• _Aufgabenbeschreibung_
Welche Fehlermeldung zeigt laut dem Forenthread zum AVG-Free-Update der Bluescreen nach dem Neustart?

• _Extrahierter Text_
# # # #

# AVG Free-Update verhindert Systemstart



## nfsgame (19. Januar 2014)

Ein kleiner Tipp für die Nutzer von AVG Free: Das aktuelle Update scheint unter Windows 7 x64 nach dem aufgeforderten Neustart einen Bluescreen (BAD_SYSTEM_CONFIG_INFO) zu produzieren. Zumindest bei mir auf zwei Systemen. Abgesicherter Modus ist dann auch nicht möglich. Einzige Möglichkeit zur Zeit die Dateien 

avgidsha.sys
avgmfx64.sys
avgldx64.sys
avgidsdrivera.sys
avgloga.sys
avgrkx64.sys
avgtdia.sys
avgtpx64.sys

in der Notfallkonsole mit del-Befehl (wahlweise auch Linux-Livesystem + rm) aus c:/windows/system32/drivers zu löschen und anschließend manuell (Backup liegt in C:\Windows\System32\config\RegBack - Rechte anpassen nicht vergessen!) oder durch die Systemstartreparatur die Registry wiederherzustellen. "Letzte als funktionierend bekannte Konfiguration" funktioniert nicht. Es stehen exakt die oben genannten Dateien im Bootlog.


----------



## seventyseven (19. Januar 2014)

Bitdefender Pro gibts im ebay doch schon für'n 10er... Was soll dieses Free-zeug großartig bringen ?


----------



## nfsgame (19. Januar 2014)

Was soll dieser Kommentar bringen? Ich wollte weder eine Diskussion anregen, was "Free-zeug" (man achte auf die Schreibweise) bringt, noch ob AVG, Bitdefender oder sonst etwas den heiligen Gral darstellt...


----------



## ThomasGoe69 (19. Januar 2014)

Ah, das gab es doch vor etwa einem Jahr mit einer Version von AVAST schon mal.

Habe da für einen Freund was "frickeln" müssen.. Werde mir den Thread mal lieber hier irgendwo anpinnen, vielleicht brauche ich ihn noch mal..

Danke


----------

# # # #

• _Gegebene Einträge_
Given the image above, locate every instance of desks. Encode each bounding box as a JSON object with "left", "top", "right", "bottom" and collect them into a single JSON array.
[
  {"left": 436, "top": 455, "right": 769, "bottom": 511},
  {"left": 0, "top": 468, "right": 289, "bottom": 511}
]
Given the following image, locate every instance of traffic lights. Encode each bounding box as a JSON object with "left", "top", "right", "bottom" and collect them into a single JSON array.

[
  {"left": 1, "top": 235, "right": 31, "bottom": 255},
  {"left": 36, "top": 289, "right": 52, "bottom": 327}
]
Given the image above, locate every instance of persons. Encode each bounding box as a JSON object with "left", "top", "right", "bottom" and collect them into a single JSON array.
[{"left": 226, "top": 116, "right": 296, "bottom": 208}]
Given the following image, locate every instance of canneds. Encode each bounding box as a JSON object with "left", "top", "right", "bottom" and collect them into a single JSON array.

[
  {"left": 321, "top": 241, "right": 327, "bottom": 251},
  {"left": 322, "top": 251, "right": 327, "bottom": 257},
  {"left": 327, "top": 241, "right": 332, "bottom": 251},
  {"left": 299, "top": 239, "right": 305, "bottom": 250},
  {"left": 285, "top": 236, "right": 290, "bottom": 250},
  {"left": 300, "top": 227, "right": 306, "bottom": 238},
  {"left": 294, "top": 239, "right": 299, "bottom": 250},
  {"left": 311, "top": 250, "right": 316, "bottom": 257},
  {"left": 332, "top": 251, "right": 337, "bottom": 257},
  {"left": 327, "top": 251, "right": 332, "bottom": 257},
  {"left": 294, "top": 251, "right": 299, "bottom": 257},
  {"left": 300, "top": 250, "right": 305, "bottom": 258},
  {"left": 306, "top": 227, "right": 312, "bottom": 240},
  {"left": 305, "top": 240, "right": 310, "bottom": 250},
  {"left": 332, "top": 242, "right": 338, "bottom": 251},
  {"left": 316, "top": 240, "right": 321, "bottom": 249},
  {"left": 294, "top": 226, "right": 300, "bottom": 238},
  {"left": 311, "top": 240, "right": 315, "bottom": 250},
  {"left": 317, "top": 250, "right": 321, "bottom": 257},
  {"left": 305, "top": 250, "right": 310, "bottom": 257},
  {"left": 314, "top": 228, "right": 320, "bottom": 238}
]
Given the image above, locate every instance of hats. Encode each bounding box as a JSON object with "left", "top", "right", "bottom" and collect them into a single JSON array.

# # # #

• _Lösung der Aufgabe_
BAD_SYSTEM_CONFIG_INFO